C E Macfarlane wrote:
Thinking about this a bit more, I wouldn't wish to claim a spurious hit was more likely with no upper limit, but nevertheless I would still regard it better programming practice to have one - with normal written English, the potential for spurious hits would be low, and in the event of one it would be delimited quickly by the next space, but if you were trawling raw HTML or similar code, which might contain longs strings of pseudo-random characters as not just PIDs, but also GUIDs, session keys, and the like, then the potential for spurious hit would be very much increased, so more would be found, and in the interests of program efficiency you'd want them to be delimited sooner rather than later.

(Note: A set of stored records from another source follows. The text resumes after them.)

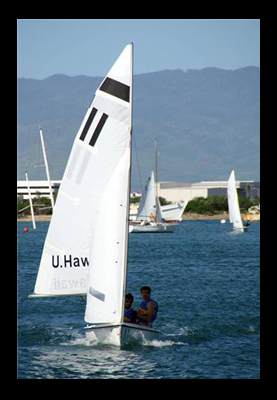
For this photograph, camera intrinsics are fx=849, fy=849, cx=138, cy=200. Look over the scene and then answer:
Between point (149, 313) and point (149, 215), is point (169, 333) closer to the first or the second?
point (149, 313)

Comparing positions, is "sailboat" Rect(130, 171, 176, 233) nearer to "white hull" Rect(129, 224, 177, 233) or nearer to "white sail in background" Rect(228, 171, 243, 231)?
"white hull" Rect(129, 224, 177, 233)

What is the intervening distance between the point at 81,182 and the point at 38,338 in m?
4.17

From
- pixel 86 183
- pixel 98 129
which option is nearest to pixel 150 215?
pixel 86 183

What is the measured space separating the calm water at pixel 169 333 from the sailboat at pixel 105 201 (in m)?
0.71

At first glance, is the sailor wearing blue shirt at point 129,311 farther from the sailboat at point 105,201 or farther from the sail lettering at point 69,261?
the sail lettering at point 69,261

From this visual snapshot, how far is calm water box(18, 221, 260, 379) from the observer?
16.2 metres

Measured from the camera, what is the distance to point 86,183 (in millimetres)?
18156

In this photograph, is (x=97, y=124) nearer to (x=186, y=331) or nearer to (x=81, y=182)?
(x=81, y=182)

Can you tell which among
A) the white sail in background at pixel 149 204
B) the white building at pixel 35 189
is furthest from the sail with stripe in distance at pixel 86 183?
the white building at pixel 35 189

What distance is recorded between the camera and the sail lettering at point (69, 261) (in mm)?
18528

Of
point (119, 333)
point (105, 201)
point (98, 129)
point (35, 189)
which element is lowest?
point (119, 333)

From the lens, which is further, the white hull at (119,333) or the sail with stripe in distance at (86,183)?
the sail with stripe in distance at (86,183)

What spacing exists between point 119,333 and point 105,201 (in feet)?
8.76
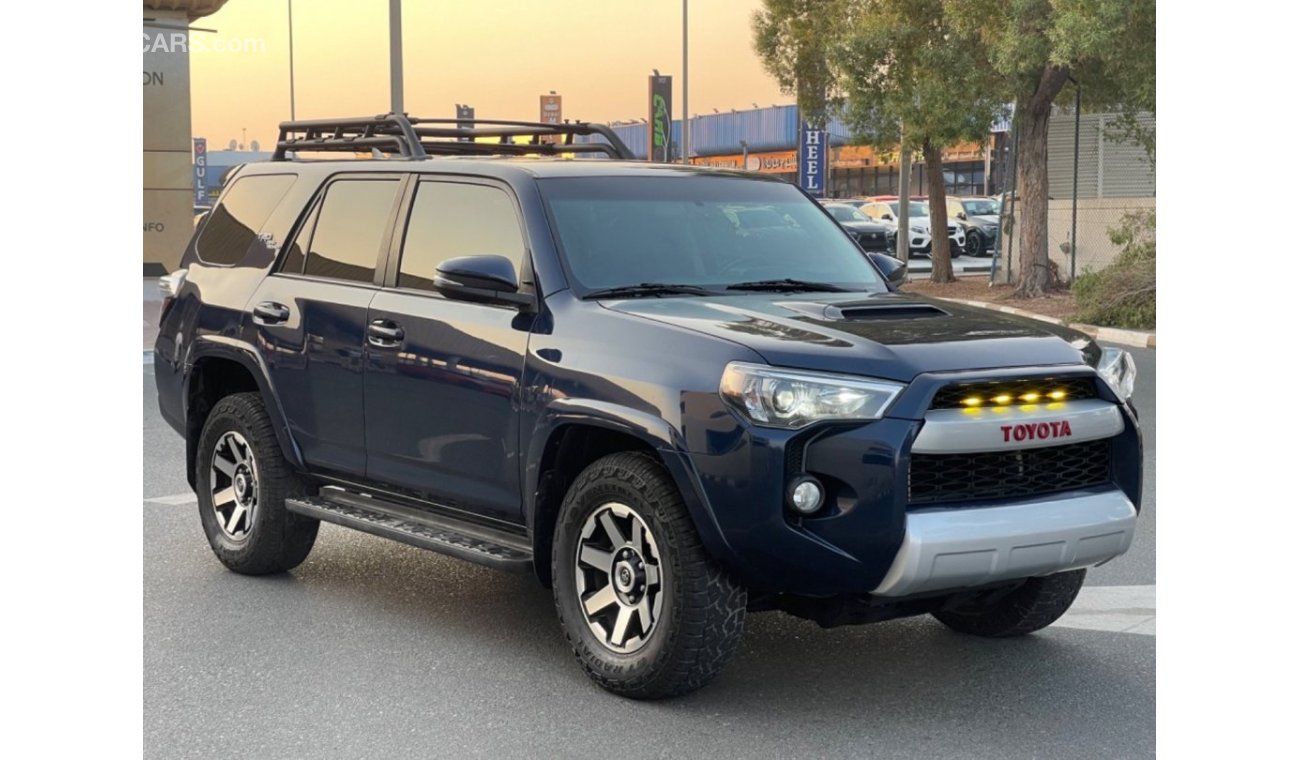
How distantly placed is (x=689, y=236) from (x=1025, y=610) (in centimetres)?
188

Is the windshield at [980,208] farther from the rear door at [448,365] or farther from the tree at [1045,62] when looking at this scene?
the rear door at [448,365]

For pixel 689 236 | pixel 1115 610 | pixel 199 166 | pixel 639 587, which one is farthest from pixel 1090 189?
pixel 199 166

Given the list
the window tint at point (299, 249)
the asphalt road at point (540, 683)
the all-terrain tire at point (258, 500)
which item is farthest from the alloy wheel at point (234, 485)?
the window tint at point (299, 249)

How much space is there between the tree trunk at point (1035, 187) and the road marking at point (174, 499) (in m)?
19.7

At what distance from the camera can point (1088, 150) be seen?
1250 inches

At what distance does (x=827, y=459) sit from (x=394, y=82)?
18.5m

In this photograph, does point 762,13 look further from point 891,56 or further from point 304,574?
point 304,574

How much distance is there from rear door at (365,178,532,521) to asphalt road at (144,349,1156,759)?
63 cm

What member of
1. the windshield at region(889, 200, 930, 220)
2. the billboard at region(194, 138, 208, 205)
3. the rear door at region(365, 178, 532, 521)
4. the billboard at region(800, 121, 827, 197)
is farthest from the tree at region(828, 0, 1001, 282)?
the billboard at region(194, 138, 208, 205)

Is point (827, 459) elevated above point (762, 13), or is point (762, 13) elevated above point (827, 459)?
point (762, 13)

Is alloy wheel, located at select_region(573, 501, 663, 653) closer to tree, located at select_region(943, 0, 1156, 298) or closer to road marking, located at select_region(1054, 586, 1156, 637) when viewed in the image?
road marking, located at select_region(1054, 586, 1156, 637)

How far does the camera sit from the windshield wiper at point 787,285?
6367 millimetres

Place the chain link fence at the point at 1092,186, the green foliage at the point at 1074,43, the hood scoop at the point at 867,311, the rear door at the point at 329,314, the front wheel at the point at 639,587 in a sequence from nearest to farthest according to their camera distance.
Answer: the front wheel at the point at 639,587, the hood scoop at the point at 867,311, the rear door at the point at 329,314, the green foliage at the point at 1074,43, the chain link fence at the point at 1092,186
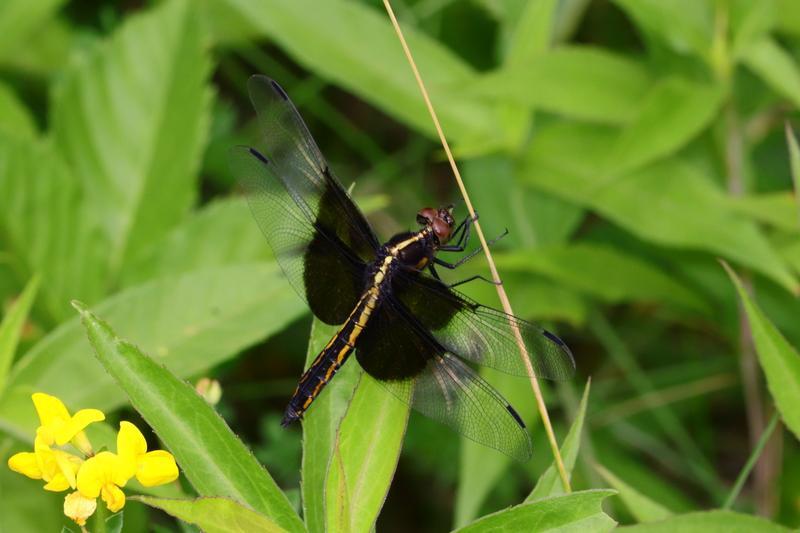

This is reasonable. The regexp without an upper limit sourced from the BBC's code is used to confirm that a given string is formed only of characters from an acceptable set to make up a PID. In most cases the string which is passed in is explicitly extracted from the request URL, as the application in question is a server-side, web-based one. For such purposes I think the lack of an upper limit is completely acceptable, but if you're writing code to extract a valid PID from text of unknown length or complexity, the regexp probably is not very efficient.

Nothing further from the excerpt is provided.